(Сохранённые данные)
******
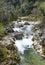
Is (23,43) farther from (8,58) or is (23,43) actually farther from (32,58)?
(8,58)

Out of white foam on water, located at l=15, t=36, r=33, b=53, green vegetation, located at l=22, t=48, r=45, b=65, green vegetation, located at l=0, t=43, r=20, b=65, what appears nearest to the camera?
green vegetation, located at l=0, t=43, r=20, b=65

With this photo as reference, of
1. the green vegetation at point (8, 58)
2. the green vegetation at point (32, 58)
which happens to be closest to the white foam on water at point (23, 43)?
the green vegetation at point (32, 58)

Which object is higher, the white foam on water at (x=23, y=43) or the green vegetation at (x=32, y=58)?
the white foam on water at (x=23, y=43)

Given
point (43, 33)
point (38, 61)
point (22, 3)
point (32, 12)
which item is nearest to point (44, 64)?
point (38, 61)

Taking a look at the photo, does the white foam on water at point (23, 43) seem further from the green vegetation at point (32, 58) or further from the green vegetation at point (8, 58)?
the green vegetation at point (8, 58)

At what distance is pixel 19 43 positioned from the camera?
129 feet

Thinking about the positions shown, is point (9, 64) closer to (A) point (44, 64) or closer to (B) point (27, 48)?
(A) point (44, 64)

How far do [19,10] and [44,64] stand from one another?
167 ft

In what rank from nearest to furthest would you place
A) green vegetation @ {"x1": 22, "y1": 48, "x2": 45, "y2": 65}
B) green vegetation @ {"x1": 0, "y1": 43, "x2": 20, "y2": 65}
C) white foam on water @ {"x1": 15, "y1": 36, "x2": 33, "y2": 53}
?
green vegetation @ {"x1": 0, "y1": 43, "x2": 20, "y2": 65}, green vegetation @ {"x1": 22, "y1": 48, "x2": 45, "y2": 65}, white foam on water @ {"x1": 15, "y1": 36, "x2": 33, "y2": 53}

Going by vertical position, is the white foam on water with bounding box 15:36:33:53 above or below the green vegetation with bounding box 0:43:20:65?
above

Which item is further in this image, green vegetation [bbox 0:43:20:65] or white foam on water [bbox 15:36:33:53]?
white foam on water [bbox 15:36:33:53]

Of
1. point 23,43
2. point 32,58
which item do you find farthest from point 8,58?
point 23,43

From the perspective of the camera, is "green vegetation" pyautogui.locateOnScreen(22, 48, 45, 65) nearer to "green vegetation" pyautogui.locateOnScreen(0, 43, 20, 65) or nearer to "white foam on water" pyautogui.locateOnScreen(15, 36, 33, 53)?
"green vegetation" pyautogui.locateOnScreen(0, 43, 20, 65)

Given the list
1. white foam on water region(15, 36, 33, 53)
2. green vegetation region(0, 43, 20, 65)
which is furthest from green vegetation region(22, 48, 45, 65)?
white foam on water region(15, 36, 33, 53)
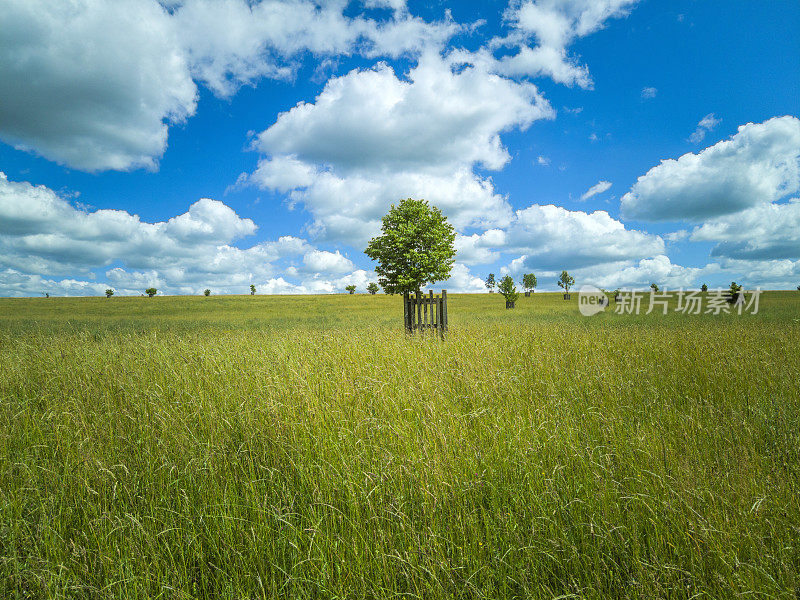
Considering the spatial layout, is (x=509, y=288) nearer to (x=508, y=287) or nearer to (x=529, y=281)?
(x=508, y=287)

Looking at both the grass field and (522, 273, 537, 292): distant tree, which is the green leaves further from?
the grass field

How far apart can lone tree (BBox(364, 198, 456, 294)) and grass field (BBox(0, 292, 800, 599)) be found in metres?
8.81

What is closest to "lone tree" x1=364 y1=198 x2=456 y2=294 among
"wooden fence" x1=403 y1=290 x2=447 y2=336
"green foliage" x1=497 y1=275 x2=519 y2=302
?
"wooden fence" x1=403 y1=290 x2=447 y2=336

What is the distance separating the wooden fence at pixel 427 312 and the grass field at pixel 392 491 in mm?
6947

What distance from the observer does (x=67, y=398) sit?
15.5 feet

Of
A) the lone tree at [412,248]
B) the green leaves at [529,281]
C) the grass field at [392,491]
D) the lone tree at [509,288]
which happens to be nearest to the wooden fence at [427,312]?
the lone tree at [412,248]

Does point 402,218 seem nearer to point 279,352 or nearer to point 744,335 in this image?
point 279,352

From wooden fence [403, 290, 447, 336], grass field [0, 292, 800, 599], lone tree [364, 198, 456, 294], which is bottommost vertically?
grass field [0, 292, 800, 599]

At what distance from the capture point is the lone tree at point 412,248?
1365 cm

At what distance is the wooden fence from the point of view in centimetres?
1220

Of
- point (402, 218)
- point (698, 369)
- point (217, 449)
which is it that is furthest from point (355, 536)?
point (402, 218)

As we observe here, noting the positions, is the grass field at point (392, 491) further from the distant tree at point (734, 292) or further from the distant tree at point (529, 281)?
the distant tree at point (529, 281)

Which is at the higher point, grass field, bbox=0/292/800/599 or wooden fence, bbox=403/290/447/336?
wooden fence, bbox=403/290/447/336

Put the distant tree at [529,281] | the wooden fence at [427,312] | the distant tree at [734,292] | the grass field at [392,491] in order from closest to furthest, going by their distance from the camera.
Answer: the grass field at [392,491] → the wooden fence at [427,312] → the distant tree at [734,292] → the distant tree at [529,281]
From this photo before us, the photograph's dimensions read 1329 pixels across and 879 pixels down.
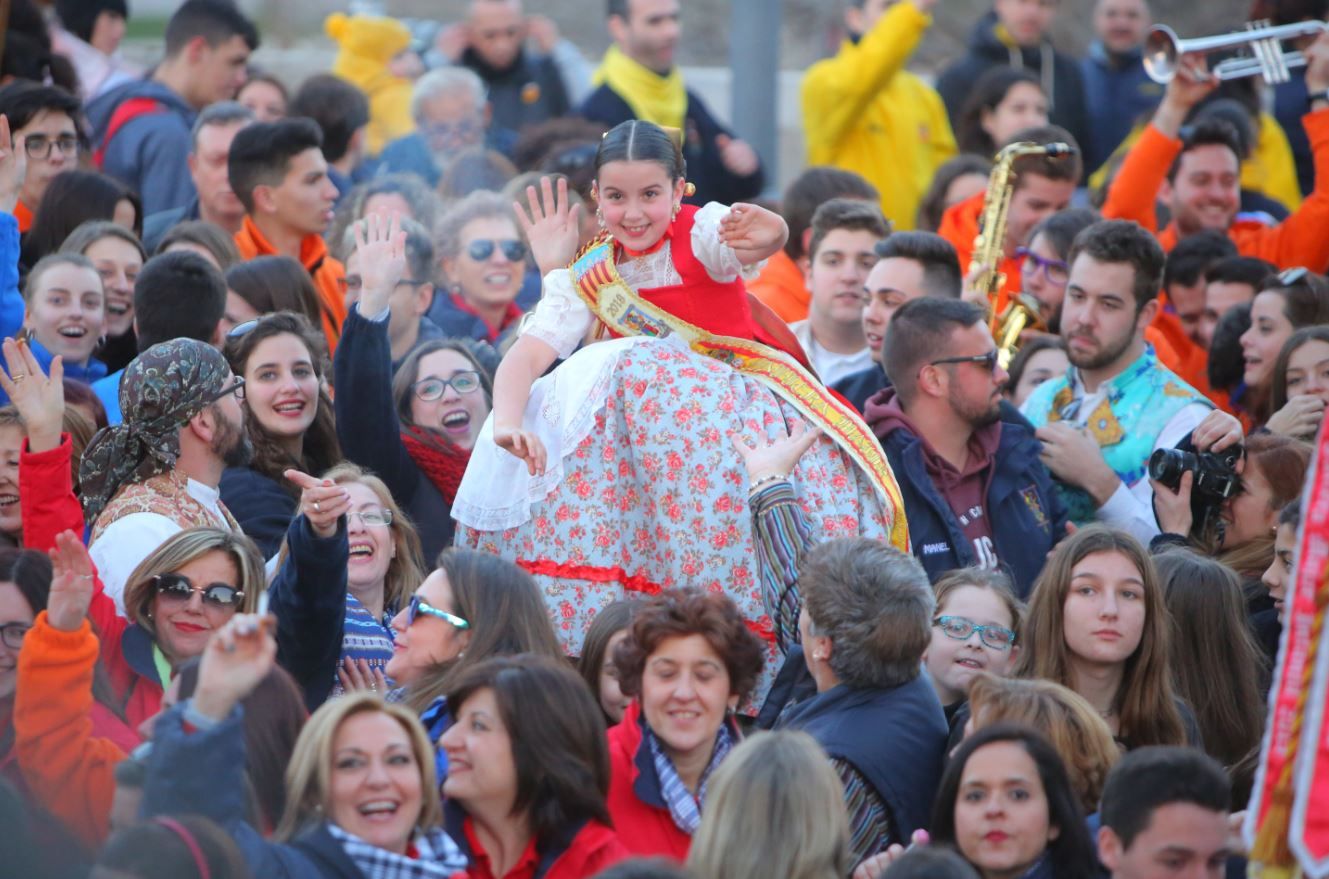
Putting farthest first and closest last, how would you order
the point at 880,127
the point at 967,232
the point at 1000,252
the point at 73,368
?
******
ЦЕЛЬ:
Представь все строки выше в виде JSON-списка строк, по одной на каждую строку, пропустив пустые. Картинки в ответ не включай.

РЕШЕНИЕ ЗАДАЧИ:
[
  "Is (23,43) farther from (8,58) or is (23,43) actually farther from (32,58)?",
  "(8,58)",
  "Out of white foam on water, located at l=15, t=36, r=33, b=53, green vegetation, located at l=22, t=48, r=45, b=65, green vegetation, located at l=0, t=43, r=20, b=65, what appears nearest to the camera?",
  "green vegetation, located at l=0, t=43, r=20, b=65",
  "With this photo as reference, of",
  "1. the green vegetation at point (8, 58)",
  "2. the green vegetation at point (32, 58)",
  "which happens to be closest to the white foam on water at point (23, 43)?",
  "the green vegetation at point (32, 58)",
  "Which object is higher, the white foam on water at (x=23, y=43) or the green vegetation at (x=32, y=58)?",
  "the white foam on water at (x=23, y=43)",
  "Given",
  "point (43, 33)",
  "point (38, 61)",
  "point (22, 3)",
  "point (32, 12)",
  "which item is nearest to point (44, 64)?",
  "point (38, 61)",
  "Taking a look at the photo, does the white foam on water at point (23, 43) seem further from the green vegetation at point (32, 58) or further from the green vegetation at point (8, 58)?",
  "the green vegetation at point (8, 58)",
  "At what distance is pixel 19 43 positioned from the camera?",
  "129 feet",
  "Thinking about the positions shown, is point (9, 64) closer to (A) point (44, 64) or closer to (B) point (27, 48)?",
  "(A) point (44, 64)",
  "How far do [19,10] and [44,64] stand from one another?",
  "167 ft",
  "In what rank from nearest to furthest would you place",
  "A) green vegetation @ {\"x1\": 22, \"y1\": 48, \"x2\": 45, \"y2\": 65}",
  "B) green vegetation @ {\"x1\": 0, \"y1\": 43, \"x2\": 20, \"y2\": 65}",
  "C) white foam on water @ {\"x1\": 15, \"y1\": 36, \"x2\": 33, \"y2\": 53}",
  "?",
  "green vegetation @ {\"x1\": 0, \"y1\": 43, \"x2\": 20, \"y2\": 65}, green vegetation @ {\"x1\": 22, \"y1\": 48, \"x2\": 45, \"y2\": 65}, white foam on water @ {\"x1\": 15, \"y1\": 36, \"x2\": 33, \"y2\": 53}",
  "Going by vertical position, is the white foam on water with bounding box 15:36:33:53 above or below the green vegetation with bounding box 0:43:20:65?",
  "above",
  "Which item is further in this image, green vegetation [bbox 0:43:20:65] or white foam on water [bbox 15:36:33:53]?",
  "white foam on water [bbox 15:36:33:53]",
  "Of",
  "1. point 23,43",
  "2. point 32,58",
  "which item do you find farthest from point 8,58?",
  "point 23,43",
  "From the perspective of the camera, is \"green vegetation\" pyautogui.locateOnScreen(22, 48, 45, 65) nearer to \"green vegetation\" pyautogui.locateOnScreen(0, 43, 20, 65) or nearer to \"white foam on water\" pyautogui.locateOnScreen(15, 36, 33, 53)?",
  "\"green vegetation\" pyautogui.locateOnScreen(0, 43, 20, 65)",
  "Given the list",
  "1. white foam on water region(15, 36, 33, 53)",
  "2. green vegetation region(0, 43, 20, 65)",
  "which is furthest from green vegetation region(22, 48, 45, 65)?",
  "white foam on water region(15, 36, 33, 53)",
  "Considering the spatial layout, is (x=509, y=288) nearer to (x=508, y=287) or nearer to (x=529, y=281)?",
  "(x=508, y=287)",
  "Looking at both the grass field and (522, 273, 537, 292): distant tree, which is the green leaves further from?",
  "the grass field",
  "How far apart can lone tree (BBox(364, 198, 456, 294)) and grass field (BBox(0, 292, 800, 599)) be found in metres?",
  "8.81",
  "What is closest to \"lone tree\" x1=364 y1=198 x2=456 y2=294 among",
  "\"wooden fence\" x1=403 y1=290 x2=447 y2=336",
  "\"green foliage\" x1=497 y1=275 x2=519 y2=302",
  "?",
  "\"wooden fence\" x1=403 y1=290 x2=447 y2=336",
  "What is the distance separating the wooden fence at pixel 427 312 and the grass field at pixel 392 491 in mm?",
  "6947",
  "What distance from the observer does (x=67, y=398) sit?",
  "15.5 feet",
  "Of",
  "A) the lone tree at [412,248]",
  "B) the green leaves at [529,281]",
  "C) the grass field at [392,491]",
  "D) the lone tree at [509,288]",
  "which happens to be nearest to the wooden fence at [427,312]?",
  "the lone tree at [412,248]",
  "Does point 402,218 seem nearer to point 279,352 or nearer to point 744,335 in this image?",
  "point 279,352",
  "From wooden fence [403, 290, 447, 336], grass field [0, 292, 800, 599], lone tree [364, 198, 456, 294], which is bottommost vertically?",
  "grass field [0, 292, 800, 599]",
  "At what distance from the capture point is the lone tree at point 412,248?",
  "1365 cm",
  "At what distance is the wooden fence from the point of view in centimetres?",
  "1220",
  "Of",
  "- point (402, 218)",
  "- point (698, 369)",
  "- point (217, 449)",
  "which is it that is furthest from point (355, 536)?",
  "point (402, 218)",
  "As we observe here, noting the positions, is the grass field at point (392, 491) further from the distant tree at point (734, 292) or further from the distant tree at point (529, 281)?",
  "the distant tree at point (529, 281)",
  "Which is at the higher point, grass field, bbox=0/292/800/599 or wooden fence, bbox=403/290/447/336?",
  "wooden fence, bbox=403/290/447/336",
  "Put the distant tree at [529,281] | the wooden fence at [427,312] | the distant tree at [734,292] | the grass field at [392,491] in order from closest to furthest, going by their distance from the camera.",
  "Answer: the grass field at [392,491] → the wooden fence at [427,312] → the distant tree at [734,292] → the distant tree at [529,281]",
  "From this photo before us, the photograph's dimensions read 1329 pixels across and 879 pixels down.",
  "Putting farthest first and closest last, how would you order",
  "the point at 880,127",
  "the point at 967,232",
  "the point at 1000,252",
  "the point at 73,368",
  "?"
]